## The task
Scan the entries and copy each line where the word "common" is present.

☆ ☆ ☆

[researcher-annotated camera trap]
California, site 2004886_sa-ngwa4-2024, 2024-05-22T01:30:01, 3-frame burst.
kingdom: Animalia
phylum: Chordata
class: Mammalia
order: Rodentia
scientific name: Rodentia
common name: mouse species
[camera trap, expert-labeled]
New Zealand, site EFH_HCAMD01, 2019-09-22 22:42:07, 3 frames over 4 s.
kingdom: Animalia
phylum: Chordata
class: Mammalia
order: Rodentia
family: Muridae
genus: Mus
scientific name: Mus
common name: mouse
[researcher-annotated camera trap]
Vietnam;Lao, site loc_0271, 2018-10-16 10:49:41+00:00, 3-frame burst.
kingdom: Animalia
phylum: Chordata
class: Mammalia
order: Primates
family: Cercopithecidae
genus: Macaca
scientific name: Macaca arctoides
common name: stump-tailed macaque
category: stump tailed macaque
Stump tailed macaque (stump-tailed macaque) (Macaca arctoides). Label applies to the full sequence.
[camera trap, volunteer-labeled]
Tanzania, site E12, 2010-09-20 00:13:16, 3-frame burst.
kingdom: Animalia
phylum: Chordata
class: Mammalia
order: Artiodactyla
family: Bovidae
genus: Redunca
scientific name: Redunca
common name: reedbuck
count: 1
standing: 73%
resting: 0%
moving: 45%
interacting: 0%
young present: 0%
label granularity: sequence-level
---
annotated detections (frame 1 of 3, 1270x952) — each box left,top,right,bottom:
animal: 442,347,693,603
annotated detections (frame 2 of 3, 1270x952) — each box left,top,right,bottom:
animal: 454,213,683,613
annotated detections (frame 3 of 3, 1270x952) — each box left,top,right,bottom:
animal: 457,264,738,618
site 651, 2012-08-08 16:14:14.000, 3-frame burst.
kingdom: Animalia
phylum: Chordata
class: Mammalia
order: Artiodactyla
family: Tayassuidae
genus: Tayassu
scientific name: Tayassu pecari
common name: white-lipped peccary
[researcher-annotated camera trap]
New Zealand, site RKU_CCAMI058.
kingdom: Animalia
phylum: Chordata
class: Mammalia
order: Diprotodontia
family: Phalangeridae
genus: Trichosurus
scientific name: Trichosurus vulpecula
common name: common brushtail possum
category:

☆ ☆ ☆

## Solution below
common name: mouse species
common name: mouse
common name: stump-tailed macaque
common name: reedbuck
common name: white-lipped peccary
common name: common brushtail possum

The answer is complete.